### Source text:
########
# Has harmony/melody technique regressed in popular music?



## youngcapone (Mar 1, 2020)

Whenever I watch videos of producers creating songs it just doesn’t seem like much thought is put into the chord progression and melody. It pretty much seems like everyone does the basic pick a scale - pick chords in that scale - and then pick random notes in that scale until they come up with a melody they “like”. 
On a related note, I was watching a tutorial on captain plugins’ “captain chord” plugin and although it made creating chord progressions and melodies simple and easy, it just seemed geared toward that same basic format I described above. Keep in mind that captain plugins is meant to be used by professional producers.
I guess my question is, do modern producers look to advance harmony/melody techniques or is more time spent on developing sounds or maybe something else?
I know this may come off as a criticism, but I’m not saying that whatever’s happening is better or worse, I’m just curious what people’s opinions are or even approaches you use.


----------



## norman bates (Aug 18, 2010)
########
### What needs to be done:
In the thread about harmony and melody in popular music, which plugin was covered in the tutorial the poster watched? The rows after this point come from a separate source.

### Data:
########
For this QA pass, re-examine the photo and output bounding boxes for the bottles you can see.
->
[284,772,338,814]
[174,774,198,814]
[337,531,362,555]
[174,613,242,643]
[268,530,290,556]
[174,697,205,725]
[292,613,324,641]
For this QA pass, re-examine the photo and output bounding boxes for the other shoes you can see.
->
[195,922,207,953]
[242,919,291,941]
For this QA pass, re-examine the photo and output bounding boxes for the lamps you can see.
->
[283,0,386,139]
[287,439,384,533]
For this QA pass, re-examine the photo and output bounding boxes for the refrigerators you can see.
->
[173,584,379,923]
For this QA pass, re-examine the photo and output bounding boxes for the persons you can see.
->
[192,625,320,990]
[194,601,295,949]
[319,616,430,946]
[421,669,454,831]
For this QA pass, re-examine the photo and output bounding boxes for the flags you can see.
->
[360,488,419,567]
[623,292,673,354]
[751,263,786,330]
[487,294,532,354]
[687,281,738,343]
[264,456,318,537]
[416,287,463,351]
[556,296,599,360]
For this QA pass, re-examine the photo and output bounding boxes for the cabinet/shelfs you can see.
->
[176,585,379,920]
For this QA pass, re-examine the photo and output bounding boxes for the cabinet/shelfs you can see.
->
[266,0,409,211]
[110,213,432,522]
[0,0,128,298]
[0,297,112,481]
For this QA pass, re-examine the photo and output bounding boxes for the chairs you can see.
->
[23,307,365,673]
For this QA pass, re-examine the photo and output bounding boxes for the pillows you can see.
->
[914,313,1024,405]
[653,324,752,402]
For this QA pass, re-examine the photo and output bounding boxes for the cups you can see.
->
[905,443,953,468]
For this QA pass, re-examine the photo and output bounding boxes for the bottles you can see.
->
########
### Result of the exercise:
The "captain chord" plugin from captain plugins.